The principles were carried onto the interior walls where an unfired clay plaster finish was specified: a plaster that would bring texture, luxury and purity of form and material.
Wabi Sabi is an ancient Japanese concept which means the beauty of imperfection. It celebrates nature, asymmetry, modesty. With its raw earthy integrity, strength and presence, its tactile sensuousness and unique patina, clay plaster complements Wabi-Sabi perfectly, while also softening acoustics and light and promoting a feeling of emotional wellbeing and tranquillity.
“Neri&Hu were aiming to create a perimeter of intrigue in the ground floor space, with a unique finish that would have its own character while complementing the feature timber structure sheltering the main dining area.
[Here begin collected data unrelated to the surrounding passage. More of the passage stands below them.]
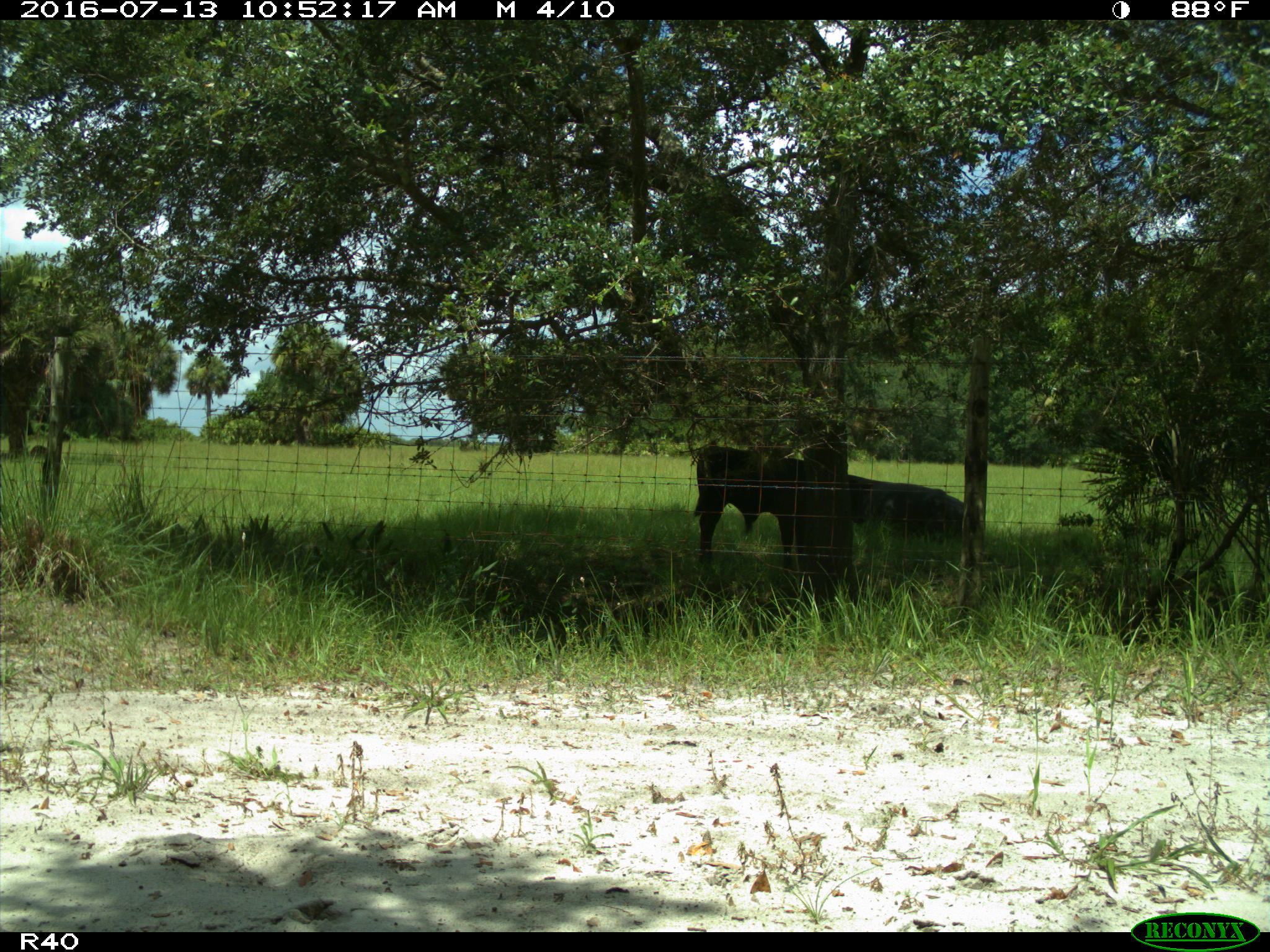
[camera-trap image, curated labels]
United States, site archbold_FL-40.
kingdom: Animalia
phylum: Chordata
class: Mammalia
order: Artiodactyla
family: Bovidae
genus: Bos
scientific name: Bos taurus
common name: domestic cow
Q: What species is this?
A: Bos taurus (domestic cow).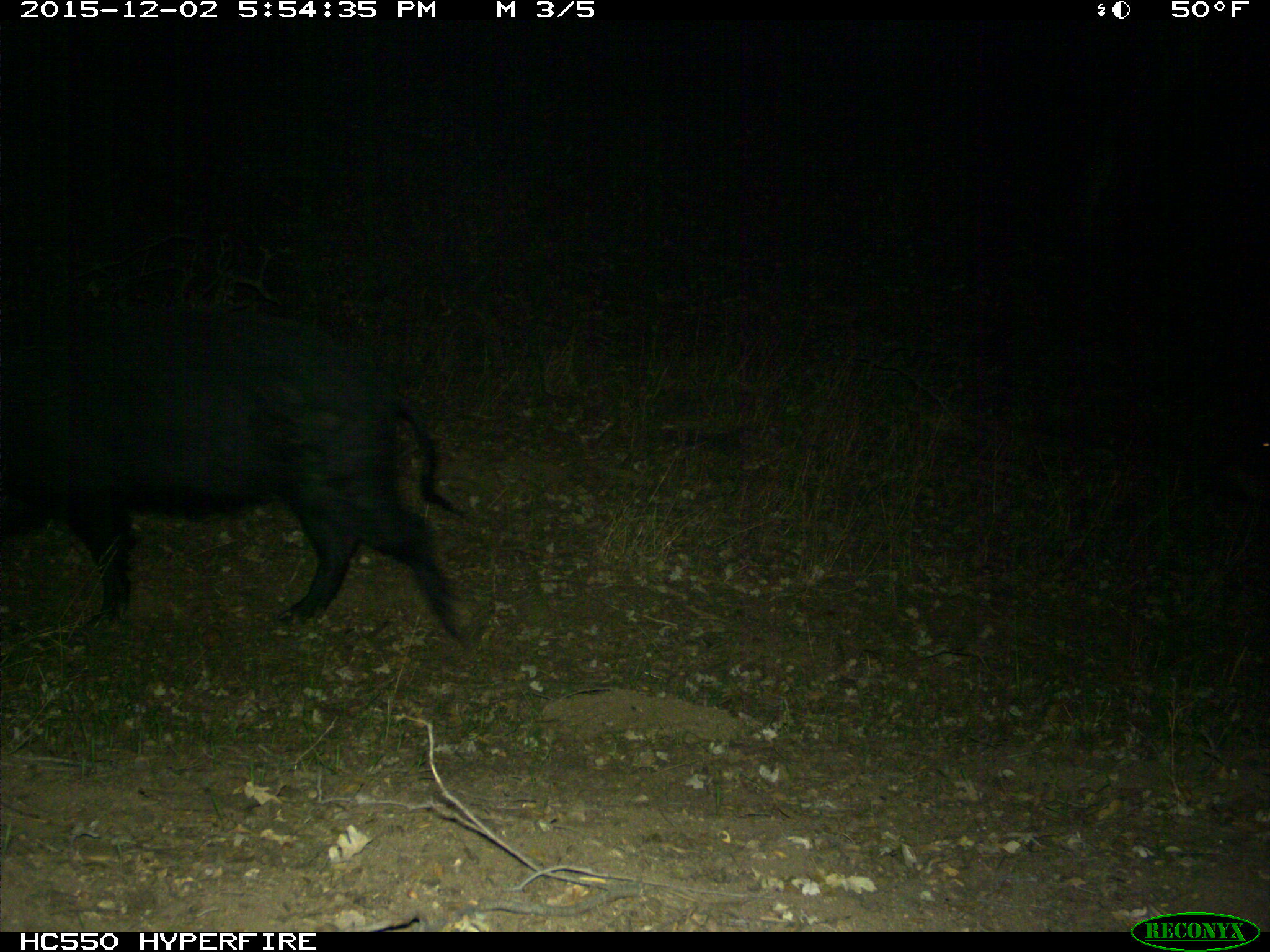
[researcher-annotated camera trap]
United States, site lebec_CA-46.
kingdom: Animalia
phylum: Chordata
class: Mammalia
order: Artiodactyla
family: Suidae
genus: Sus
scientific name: Sus scrofa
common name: wild boar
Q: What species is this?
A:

The Clayworks cement effect finish helped to add depth and texture to the walls, which were further highlighted with custom mirrors and lighting.”
Erika Lanselle, Senior Associate of Neri & Hu.
Erika mentions cement, a material that is currently ‘fettished’ by designers, but has immense practical and environmental implications. Clay offers an alternative: an altogether new and unique aesthetic, suggesting an exciting future for an ancient material.
Sosharu, Jason Atherton’s Japanese izakaya-style restaurant, which opened in March 2016 was named London Restaurant of the Year at the AA Hospitality Awards 2016.